* _Source passage_
○ ○ ○ ○ ○ ○ ○

2.The jury shall examine the plans and projects submitted by the candidates anonymously and solely on the basis of the criteria indicated in the contest notice.
3.The jury shall record its ranking of projects in a report, signed by its members, made according to the merits of each project, together with its remarks and any points that may need clarification.
4.Anonymity shall be observed until the jury has reached its opinion or decision.
5.Candidates may be invited, if need be, to answer questions that the jury has recorded in the minutes to clarify any aspects of the projects.
6.Complete minutes shall be drawn up of the dialogue between jury members and candidates.
TITLE IV GOVERNANCE
Article 99Enforcement
1.In order to effectively ensure correct and efficient implementation, Member States shall make sure that at least the tasks set out in this Article are performed by one or more authorities, bodies or structures. They shall indicate to the Commission all authorities or structures competent for those tasks.
2.Member States shall ensure that the application of public procurement rules is monitored.
Where monitoring authorities or structures identify by their own initiative or upon the receipt of information specific violations or systemic problems, they shall be empowered to indicate those problems to national auditing authorities, courts or tribunals or other appropriate authorities or structures, such as the ombudsman, national parliaments or committees thereof.
3.The results of the monitoring activities pursuant to paragraph 2 shall be made available to the public through appropriate means of information. Those results shall also be made available to the Commission. For instance, they may be integrated in the monitoring reports referred to in the second subparagraph of this paragraph.
By 18 April 2017 and every three years thereafter Member States shall submit to the Commission, a monitoring report covering, where applicable, information on the most frequent sources of wrong application or of legal uncertainty, including possible structural or recurring problems in the application of the rules, on the level of SME participation in public procurement and about prevention, detection and adequate reporting of cases of procurement fraud, corruption, conflict of interest and other serious irregularities.

○ ○ ○ ○ ○ ○ ○

Scene question records
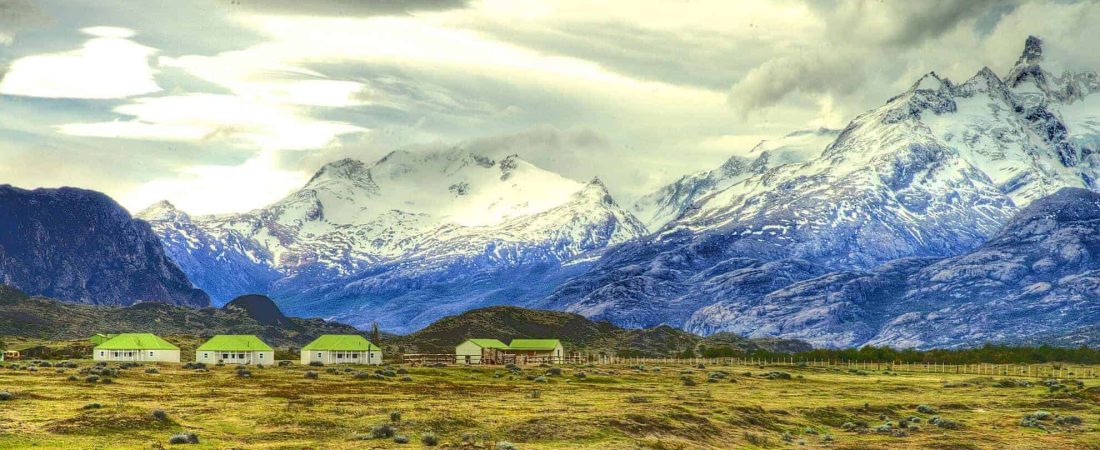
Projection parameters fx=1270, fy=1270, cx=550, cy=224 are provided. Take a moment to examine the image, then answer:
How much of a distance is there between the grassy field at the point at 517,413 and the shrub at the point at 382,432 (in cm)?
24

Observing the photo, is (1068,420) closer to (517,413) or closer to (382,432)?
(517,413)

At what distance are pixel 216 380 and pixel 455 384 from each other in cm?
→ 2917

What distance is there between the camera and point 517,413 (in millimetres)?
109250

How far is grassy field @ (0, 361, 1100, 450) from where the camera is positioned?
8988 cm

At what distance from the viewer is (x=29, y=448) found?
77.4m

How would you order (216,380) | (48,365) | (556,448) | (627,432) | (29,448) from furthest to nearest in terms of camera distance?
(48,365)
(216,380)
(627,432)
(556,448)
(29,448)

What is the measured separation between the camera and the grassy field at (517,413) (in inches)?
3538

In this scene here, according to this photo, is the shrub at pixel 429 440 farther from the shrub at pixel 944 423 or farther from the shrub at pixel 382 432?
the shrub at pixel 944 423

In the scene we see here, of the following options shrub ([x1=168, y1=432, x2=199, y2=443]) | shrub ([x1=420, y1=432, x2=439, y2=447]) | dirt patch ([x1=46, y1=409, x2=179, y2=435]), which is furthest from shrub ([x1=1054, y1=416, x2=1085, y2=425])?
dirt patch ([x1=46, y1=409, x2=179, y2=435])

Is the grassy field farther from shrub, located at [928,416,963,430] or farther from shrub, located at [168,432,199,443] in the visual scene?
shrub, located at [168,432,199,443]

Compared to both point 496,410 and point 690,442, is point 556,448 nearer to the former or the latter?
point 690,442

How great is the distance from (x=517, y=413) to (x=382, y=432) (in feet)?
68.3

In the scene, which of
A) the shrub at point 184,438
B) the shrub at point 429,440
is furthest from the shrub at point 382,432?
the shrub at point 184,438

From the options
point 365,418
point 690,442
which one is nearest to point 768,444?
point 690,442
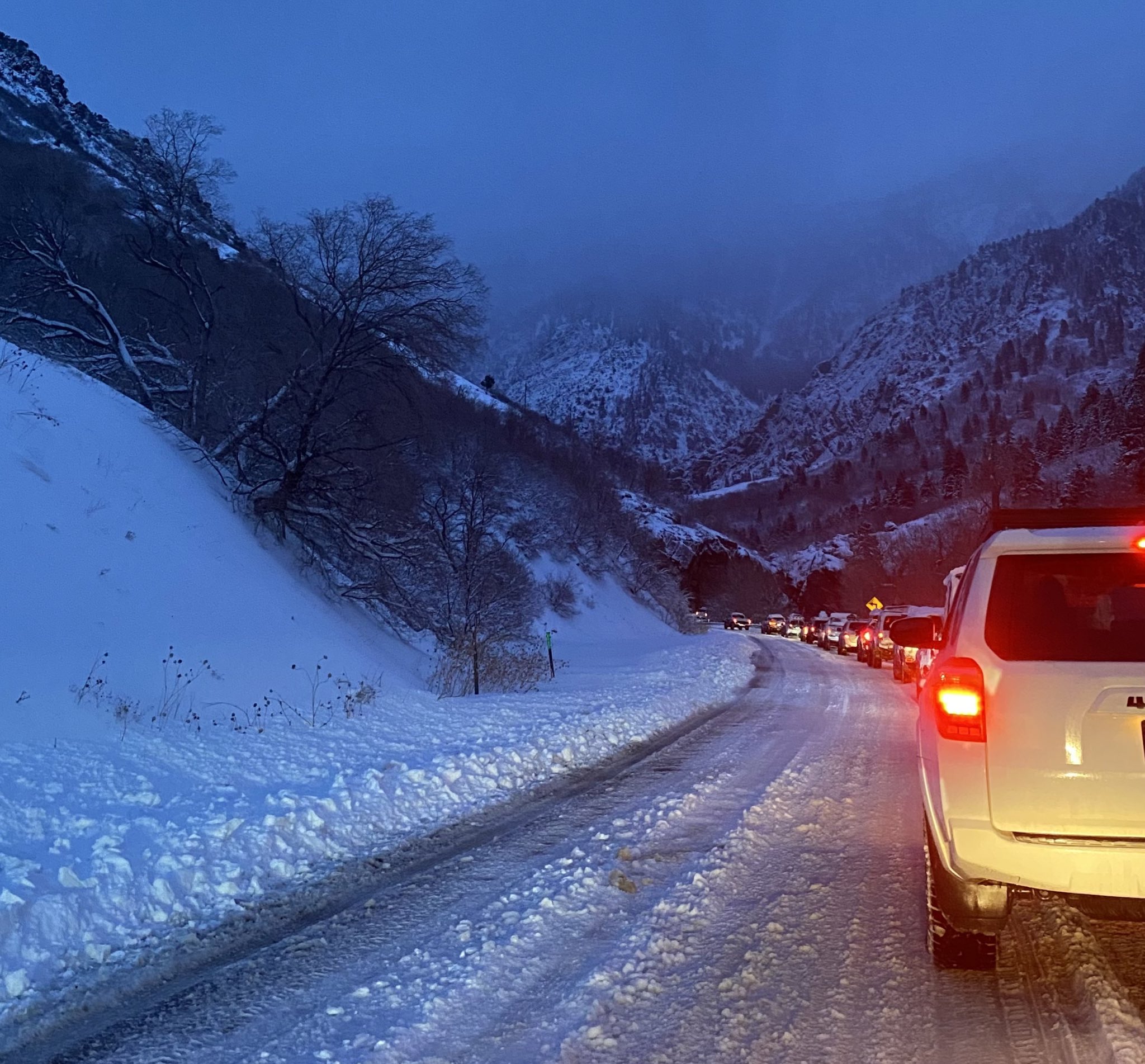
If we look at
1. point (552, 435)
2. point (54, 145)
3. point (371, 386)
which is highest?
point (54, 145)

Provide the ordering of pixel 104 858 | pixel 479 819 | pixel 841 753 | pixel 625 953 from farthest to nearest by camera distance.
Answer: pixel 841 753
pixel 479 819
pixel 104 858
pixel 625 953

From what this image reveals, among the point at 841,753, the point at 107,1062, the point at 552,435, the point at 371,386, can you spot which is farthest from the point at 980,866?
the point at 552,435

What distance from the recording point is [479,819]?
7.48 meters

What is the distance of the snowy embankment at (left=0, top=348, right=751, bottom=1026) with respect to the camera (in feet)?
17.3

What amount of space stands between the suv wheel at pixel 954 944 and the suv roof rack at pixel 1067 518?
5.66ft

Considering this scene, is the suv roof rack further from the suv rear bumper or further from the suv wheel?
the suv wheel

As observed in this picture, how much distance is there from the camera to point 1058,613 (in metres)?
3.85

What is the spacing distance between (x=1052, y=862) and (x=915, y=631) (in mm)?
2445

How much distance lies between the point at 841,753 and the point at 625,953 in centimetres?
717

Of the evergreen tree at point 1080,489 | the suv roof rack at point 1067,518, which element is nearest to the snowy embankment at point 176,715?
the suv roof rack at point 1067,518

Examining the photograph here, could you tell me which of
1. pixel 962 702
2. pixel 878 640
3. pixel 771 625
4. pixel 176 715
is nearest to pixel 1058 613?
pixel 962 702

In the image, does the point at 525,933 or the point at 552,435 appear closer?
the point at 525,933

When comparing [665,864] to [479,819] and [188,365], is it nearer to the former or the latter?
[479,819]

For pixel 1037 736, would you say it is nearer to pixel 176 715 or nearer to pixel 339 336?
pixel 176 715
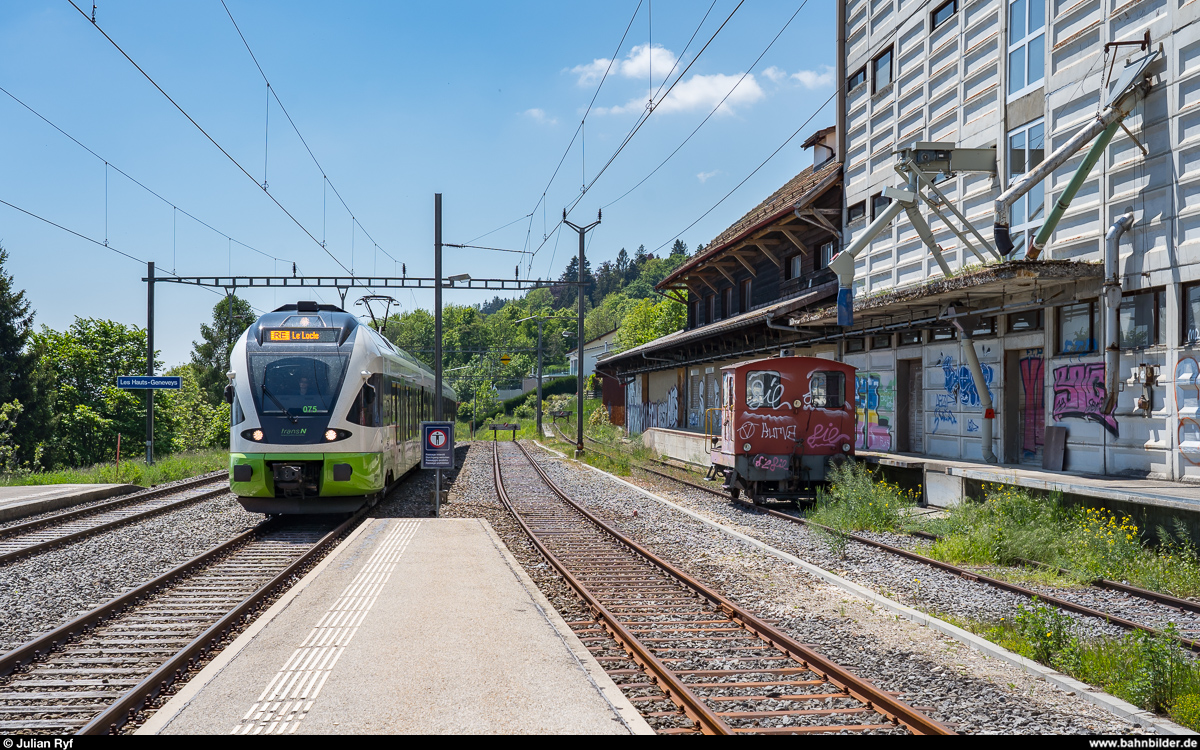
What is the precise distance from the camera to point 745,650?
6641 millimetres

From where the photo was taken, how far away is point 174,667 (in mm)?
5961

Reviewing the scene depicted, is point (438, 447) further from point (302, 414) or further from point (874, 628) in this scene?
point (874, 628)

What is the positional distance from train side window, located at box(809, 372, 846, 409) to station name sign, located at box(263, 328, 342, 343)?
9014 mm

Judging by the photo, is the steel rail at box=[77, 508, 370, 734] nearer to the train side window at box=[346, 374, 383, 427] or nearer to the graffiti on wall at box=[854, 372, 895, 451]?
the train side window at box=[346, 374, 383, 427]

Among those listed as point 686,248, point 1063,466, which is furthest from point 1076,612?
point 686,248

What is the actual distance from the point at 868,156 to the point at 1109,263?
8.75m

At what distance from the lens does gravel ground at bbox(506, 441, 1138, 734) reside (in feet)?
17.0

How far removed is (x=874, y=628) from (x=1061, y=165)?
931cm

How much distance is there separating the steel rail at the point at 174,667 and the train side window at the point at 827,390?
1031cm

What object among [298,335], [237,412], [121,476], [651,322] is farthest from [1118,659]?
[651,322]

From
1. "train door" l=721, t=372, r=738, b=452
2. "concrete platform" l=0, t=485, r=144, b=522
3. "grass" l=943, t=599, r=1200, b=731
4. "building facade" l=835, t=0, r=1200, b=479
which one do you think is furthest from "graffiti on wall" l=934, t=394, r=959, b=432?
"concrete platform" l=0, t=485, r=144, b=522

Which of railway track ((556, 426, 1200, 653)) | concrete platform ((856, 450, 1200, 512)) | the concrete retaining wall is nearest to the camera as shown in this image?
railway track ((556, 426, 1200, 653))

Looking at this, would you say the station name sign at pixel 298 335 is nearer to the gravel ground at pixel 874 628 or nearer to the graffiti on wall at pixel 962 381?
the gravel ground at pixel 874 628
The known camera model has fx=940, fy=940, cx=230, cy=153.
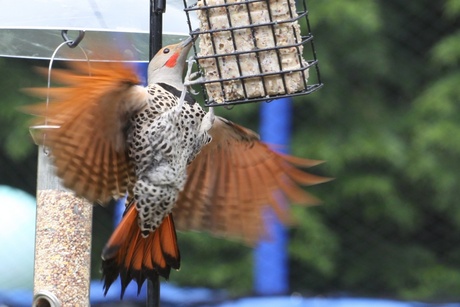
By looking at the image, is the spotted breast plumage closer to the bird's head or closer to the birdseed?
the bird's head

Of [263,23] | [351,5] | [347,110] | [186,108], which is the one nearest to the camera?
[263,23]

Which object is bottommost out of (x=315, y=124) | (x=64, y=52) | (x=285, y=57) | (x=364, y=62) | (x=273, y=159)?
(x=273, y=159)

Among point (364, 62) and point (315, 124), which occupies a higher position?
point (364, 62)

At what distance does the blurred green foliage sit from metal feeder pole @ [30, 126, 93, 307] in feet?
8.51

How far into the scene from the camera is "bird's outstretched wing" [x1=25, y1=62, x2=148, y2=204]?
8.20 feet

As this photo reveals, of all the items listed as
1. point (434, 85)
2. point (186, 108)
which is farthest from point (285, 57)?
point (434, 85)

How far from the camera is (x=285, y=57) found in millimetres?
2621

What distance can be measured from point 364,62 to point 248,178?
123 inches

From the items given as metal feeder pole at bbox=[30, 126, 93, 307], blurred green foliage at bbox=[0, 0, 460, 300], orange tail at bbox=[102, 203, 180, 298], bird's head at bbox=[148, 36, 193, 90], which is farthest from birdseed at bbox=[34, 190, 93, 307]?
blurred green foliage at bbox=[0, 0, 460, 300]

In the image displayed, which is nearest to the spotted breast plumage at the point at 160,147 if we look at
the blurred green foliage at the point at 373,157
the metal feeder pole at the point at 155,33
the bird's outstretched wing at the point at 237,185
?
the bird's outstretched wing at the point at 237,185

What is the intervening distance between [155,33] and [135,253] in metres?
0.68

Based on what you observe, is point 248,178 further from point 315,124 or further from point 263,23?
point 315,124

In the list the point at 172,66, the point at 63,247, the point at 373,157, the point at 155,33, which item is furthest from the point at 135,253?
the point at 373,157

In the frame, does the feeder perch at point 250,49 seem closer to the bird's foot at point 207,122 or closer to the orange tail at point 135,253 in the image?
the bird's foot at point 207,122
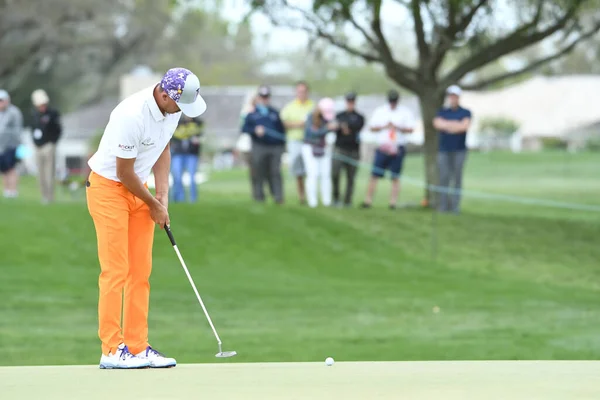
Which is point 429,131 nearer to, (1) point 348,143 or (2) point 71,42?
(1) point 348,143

○ ○ ○ ○ ○ ○ ○

* _Things to do_
(1) According to the public procurement passage, until when must anonymity be observed?
(2) Write the next part of the public procurement passage, picking up right after its final sentence.

* _Task results_
(1) Until the jury has reached its opinion or decision.

(2)
The Commission may, not more than every three years, request Member States to provide information on the practical implementation of national strategic procurement policies.
For the purposes of this paragraph, ‘SME’ shall be understood as defined in Commission Recommendation 2003/361/EC().
On the basis of the data received under this paragraph, the Commission shall regularly issue a report on the implementation and best practices of national procurement policies in the internal market.
4.Member States shall ensure that:
(a)information and guidance on the interpretation and application of the Union public procurement law is available free of charge to assist contracting authorities and economic operators, in particular SMEs, in correctly applying the Union public procurement rules; and
(b)support is available to contracting authorities with regard to planning and carrying out procurement procedures.
5.Member States shall, without prejudice to the general procedures and working methods established by the Commission for its communications and contacts with Member States, designate a point of reference for cooperation with the Commission as regards the application of public procurement legislation.
6.Contracting authorities shall, at least for the duration of the contract, keep copies of all concluded contracts with a value equal to or greater than:
(a)1 000 000 EUR in the case of supply contracts or service contracts;
(b)10 000 000 EUR in the case of works contracts.
Contracting authorities shall grant access to those contracts; however, access to specific documents or items of information may be denied to the extent and on the conditions provided for in the applicable Union or national rules on access to documents and data protection.
Article 100Individual reports on procedures for the award of contracts
1.Contracting entities shall keep appropriate information on each contract or framework agreement covered by this Directive and each time a dynamic purchasing system is established. This information shall be sufficient to permit them at a later date to justify decisions taken in connection with:
(a)the qualification and selection of economic operators and the award of contracts;
(b)the use of negotiated procedures without a call for competition by virtue of Article 50;
(c)the non-application of Chapters II to IV of Title II by virtue of the derogations provided for in Chapters II and III of Title I;
(d)where necessary, the reasons why other means of communication than electronic means for the electronic submission have been used.
To the extent that the contract award notice drawn up pursuant to Article 70 or Article 92(2) contains the information required in this paragraph, contracting entities may refer to that notice.
2.Contracting entities shall document the progress of all procurement procedures, whether or not the procedures are conducted by electronic means. To that end, they shall ensure that they keep sufficient documentation to justify decisions taken in all stages of the procurement procedure, such as documentation on communications with economic operators and internal deliberations, preparation of the procurement documents, dialogue or negotiation if any, selection and award of the contract. The documentation shall be kept for at least three years from the date of award of the contract.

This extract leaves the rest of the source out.